Unrecognised file false positive

  • Resolved Harris

    (@harrispap)


    7 years, 3 months ago

    Hello,
    Every two -three days I am getting an email from one of the sites I have installed Shield, saying that:

    “The following files are considered “unrecognised” and should be examined:

    – /home/webster/public_html/wp-includes/class.wp.php

    I compared the file with the original from www.ads-software.com and they are identical.
    I deleted the file and replaced it with the original from www.ads-software.com.

    I am still getting those messages though. I gues somehow is a kind of a false positive.

    Can you please check it out?
    I can send you the file stated as unrecognized if you want to.

    I am using latest version of Wrdpress and latest version of shield script.

    Thanks
    Harris

Viewing 4 replies - 1 through 4 (of 4 total)
  • Plugin Author Paul

    (@paultgoodchild)

    Hi Harris.

    wp-includes/class.wp.php doesn’t exist in the core WordPress files. So I’m surprised how you were able to replace it.

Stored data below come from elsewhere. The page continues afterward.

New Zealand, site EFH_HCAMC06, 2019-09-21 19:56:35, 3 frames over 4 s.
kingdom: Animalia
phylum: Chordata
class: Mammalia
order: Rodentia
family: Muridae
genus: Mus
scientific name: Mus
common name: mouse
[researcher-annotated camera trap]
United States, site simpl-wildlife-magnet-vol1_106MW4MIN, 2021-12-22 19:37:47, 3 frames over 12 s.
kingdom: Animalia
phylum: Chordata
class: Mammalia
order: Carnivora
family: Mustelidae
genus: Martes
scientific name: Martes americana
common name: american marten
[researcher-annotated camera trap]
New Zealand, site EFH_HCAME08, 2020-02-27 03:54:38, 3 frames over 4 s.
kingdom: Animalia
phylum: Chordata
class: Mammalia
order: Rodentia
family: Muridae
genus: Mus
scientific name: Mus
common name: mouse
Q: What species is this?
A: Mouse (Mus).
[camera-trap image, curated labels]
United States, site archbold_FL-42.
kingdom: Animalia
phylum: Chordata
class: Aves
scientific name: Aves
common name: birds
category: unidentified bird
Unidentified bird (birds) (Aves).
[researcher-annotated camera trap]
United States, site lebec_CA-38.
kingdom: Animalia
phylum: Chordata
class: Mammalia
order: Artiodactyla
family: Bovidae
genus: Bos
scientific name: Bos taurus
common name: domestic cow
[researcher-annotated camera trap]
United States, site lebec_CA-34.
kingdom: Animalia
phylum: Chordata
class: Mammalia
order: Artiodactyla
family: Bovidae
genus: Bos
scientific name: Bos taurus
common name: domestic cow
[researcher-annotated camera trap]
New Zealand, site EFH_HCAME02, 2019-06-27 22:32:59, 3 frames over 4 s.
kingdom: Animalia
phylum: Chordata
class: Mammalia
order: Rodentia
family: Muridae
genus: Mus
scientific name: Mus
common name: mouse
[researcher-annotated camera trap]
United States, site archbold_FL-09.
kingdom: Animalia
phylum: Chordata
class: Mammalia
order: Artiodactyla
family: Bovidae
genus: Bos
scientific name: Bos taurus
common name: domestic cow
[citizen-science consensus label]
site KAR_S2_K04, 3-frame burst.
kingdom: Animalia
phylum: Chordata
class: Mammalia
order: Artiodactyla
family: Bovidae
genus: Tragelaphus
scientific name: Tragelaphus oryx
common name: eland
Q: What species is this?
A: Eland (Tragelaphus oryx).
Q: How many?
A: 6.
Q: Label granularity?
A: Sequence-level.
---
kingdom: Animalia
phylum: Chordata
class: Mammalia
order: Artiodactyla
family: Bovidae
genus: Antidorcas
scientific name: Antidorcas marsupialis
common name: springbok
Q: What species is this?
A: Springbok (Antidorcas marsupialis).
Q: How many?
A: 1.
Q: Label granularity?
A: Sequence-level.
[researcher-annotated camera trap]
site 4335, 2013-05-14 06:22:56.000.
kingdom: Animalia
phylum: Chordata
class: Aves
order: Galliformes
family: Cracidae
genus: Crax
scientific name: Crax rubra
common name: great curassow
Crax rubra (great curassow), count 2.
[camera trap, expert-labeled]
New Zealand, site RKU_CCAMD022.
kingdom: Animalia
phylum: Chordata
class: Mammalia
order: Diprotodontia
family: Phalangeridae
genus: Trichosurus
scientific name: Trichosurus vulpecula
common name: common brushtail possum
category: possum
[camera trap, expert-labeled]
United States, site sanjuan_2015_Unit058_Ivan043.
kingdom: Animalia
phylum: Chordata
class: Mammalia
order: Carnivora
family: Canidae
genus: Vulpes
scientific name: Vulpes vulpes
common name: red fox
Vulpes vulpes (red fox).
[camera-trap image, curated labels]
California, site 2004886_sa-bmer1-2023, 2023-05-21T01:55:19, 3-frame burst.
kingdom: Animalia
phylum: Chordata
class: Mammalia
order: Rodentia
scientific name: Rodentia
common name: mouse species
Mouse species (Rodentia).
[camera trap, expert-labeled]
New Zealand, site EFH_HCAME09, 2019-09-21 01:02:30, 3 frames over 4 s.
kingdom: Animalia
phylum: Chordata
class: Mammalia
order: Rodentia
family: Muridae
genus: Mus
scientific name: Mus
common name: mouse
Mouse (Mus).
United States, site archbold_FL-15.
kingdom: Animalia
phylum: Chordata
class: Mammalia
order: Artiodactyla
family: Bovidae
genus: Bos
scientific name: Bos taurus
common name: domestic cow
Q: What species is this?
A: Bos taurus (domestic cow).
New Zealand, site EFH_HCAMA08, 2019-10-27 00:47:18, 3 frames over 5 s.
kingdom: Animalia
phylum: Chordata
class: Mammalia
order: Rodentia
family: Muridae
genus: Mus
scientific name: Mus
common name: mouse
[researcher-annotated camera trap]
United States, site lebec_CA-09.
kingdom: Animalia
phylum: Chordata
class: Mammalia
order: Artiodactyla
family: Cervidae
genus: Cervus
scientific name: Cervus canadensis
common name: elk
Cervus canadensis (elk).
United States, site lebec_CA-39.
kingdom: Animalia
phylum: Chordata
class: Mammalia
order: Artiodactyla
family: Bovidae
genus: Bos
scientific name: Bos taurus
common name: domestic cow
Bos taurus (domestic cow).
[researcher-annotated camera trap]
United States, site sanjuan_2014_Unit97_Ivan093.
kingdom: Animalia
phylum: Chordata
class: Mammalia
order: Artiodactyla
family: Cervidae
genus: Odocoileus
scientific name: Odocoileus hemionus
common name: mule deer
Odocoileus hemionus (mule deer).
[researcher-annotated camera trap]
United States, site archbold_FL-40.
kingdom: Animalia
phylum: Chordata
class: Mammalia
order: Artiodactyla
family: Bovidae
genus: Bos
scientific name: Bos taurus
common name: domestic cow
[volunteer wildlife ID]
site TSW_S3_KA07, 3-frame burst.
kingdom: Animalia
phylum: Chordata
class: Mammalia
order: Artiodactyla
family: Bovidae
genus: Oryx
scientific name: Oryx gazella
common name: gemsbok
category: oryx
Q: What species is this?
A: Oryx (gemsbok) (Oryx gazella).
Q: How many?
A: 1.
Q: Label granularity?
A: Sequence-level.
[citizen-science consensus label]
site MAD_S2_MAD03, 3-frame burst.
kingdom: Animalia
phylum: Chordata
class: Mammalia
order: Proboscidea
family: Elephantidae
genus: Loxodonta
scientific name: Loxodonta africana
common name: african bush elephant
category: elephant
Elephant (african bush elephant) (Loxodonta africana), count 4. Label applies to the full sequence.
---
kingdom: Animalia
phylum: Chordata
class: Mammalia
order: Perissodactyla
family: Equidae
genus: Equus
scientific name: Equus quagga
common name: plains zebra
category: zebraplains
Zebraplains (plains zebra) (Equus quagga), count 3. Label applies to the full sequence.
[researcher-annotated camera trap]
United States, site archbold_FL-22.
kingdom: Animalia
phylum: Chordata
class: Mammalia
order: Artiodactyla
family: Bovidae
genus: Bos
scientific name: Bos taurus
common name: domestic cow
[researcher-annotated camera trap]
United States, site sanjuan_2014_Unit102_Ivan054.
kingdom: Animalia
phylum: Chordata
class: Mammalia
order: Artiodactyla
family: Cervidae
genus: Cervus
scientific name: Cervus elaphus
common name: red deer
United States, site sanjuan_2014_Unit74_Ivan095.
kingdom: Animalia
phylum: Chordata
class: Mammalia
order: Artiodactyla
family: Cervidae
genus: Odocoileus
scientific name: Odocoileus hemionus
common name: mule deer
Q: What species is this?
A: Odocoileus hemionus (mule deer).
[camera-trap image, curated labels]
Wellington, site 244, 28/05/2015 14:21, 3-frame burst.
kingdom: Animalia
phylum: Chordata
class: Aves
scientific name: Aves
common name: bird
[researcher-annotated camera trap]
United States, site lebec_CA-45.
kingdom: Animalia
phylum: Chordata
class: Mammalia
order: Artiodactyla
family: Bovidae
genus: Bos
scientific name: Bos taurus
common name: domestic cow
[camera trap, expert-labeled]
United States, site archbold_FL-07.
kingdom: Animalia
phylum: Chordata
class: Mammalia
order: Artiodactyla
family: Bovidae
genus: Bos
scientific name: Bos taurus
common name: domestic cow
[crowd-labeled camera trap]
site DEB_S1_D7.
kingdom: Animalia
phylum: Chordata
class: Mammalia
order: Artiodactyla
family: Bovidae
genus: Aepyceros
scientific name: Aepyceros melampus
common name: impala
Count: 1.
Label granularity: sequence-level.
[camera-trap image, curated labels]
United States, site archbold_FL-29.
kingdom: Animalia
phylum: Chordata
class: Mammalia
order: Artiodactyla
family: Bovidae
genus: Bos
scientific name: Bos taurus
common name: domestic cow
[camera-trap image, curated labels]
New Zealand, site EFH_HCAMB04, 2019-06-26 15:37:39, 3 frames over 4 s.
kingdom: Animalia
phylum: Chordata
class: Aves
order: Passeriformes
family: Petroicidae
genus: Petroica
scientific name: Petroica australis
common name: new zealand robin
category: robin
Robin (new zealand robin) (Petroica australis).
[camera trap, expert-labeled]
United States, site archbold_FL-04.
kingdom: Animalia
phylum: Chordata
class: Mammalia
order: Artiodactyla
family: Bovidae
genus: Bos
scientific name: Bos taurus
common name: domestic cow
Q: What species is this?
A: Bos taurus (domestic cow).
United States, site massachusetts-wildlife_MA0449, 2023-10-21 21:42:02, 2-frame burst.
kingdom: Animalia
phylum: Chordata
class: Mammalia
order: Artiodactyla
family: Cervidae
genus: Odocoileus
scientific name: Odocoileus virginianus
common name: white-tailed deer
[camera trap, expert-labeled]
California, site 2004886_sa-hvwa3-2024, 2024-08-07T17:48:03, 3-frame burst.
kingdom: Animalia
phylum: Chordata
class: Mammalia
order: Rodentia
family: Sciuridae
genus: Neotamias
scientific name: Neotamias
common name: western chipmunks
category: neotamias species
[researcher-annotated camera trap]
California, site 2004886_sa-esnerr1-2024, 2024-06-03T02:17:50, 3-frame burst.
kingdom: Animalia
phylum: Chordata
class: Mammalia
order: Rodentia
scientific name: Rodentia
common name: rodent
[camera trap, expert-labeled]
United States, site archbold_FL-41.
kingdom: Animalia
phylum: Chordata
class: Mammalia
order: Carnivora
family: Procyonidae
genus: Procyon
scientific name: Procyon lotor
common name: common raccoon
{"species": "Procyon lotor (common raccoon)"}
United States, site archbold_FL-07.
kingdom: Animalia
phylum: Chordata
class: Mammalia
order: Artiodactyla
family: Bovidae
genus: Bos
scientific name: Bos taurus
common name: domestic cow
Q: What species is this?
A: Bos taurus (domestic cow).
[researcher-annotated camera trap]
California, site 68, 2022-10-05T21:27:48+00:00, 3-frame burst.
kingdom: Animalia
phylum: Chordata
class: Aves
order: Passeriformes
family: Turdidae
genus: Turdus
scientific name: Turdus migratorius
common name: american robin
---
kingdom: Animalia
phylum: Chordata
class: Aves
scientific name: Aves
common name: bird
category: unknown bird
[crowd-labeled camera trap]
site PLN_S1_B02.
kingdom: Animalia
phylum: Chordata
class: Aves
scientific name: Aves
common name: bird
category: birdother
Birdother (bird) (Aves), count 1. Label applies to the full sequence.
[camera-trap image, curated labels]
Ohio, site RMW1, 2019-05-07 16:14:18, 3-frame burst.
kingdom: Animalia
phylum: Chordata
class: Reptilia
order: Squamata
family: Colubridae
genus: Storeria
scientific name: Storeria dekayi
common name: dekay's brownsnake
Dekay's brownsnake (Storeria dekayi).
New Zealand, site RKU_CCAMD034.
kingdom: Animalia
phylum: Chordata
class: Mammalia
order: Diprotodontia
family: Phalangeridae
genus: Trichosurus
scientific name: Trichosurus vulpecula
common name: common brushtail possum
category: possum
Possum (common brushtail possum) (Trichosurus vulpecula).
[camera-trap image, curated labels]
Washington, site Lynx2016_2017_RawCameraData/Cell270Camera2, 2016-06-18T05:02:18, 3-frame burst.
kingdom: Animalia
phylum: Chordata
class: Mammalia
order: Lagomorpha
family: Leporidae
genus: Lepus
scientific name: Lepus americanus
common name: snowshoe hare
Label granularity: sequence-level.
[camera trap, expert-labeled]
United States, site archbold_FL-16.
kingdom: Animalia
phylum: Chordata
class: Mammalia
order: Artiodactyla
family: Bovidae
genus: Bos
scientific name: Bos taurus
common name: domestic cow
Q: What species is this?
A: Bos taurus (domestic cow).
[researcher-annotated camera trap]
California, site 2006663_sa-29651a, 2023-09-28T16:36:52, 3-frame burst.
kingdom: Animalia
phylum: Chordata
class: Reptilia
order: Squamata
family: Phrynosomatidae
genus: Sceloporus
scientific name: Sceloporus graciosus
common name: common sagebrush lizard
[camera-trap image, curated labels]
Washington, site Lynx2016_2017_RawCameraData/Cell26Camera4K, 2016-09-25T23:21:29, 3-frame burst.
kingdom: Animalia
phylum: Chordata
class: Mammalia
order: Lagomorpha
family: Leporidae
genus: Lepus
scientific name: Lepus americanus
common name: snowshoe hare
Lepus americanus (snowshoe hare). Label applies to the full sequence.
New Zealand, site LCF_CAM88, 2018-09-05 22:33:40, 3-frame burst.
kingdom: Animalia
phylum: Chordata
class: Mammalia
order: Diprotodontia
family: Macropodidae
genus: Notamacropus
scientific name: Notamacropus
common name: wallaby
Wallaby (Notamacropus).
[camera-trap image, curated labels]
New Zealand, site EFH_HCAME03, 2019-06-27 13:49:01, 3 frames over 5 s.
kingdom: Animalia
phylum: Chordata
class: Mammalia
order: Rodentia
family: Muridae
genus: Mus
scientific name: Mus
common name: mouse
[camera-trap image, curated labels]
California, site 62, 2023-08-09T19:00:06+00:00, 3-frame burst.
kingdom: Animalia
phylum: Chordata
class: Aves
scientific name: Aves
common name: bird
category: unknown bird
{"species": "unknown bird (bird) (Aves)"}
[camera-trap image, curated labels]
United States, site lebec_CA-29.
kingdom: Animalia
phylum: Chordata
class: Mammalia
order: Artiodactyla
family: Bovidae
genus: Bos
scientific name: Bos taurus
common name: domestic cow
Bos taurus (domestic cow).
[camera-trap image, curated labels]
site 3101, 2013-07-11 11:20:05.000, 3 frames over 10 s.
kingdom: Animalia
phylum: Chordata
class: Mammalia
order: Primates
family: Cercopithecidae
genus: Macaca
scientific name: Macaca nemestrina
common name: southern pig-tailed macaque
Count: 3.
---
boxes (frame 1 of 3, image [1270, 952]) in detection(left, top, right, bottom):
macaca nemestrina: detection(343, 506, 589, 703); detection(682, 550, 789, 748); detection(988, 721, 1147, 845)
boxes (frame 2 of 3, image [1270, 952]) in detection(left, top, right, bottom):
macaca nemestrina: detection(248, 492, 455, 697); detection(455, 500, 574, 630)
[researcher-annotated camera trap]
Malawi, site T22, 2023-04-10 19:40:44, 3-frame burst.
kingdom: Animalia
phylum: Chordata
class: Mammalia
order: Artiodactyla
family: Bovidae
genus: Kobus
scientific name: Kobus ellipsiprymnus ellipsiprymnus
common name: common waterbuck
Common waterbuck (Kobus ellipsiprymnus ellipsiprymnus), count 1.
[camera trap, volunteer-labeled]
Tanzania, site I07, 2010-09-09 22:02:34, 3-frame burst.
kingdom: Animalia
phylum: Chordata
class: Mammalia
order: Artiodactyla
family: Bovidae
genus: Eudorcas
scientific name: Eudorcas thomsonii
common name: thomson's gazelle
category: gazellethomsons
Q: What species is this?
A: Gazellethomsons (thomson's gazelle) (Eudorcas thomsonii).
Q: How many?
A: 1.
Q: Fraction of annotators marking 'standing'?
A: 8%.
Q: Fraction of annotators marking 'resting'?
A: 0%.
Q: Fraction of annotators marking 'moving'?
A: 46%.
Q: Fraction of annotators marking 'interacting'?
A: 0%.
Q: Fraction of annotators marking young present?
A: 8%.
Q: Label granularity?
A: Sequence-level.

    Unless you’re referring to class-wp.php. That’s a different story, but that’s not the file you’re quoting.

    Thread Starter Harris

    (@harrispap)

    Hello,

    Sorry for confusing you. I missed the dot – dash difference before the wp.php.
    I now deleted the unwanted files.

    I guess this thread will not help anyone, so if you want you can delete it.

    Sorry once again for bothering you for no reason.

    Plugin Author Paul

    (@paultgoodchild)

    No problem at all. This is a perfectly legitimate question and it’s easy to make the mistake.

    The closer the hack file names resemble legitimate files the better, since they go unnoticed for longer.

    Did you examine the contents of the suspect file?

    • This reply was modified 7 years, 3 months ago by Paul.
    Thread Starter Harris

    (@harrispap)

    It was a 0 bytes file. No content at all.

Viewing 4 replies - 1 through 4 (of 4 total)
  • The topic ‘Unrecognised file false positive’ is closed to new replies.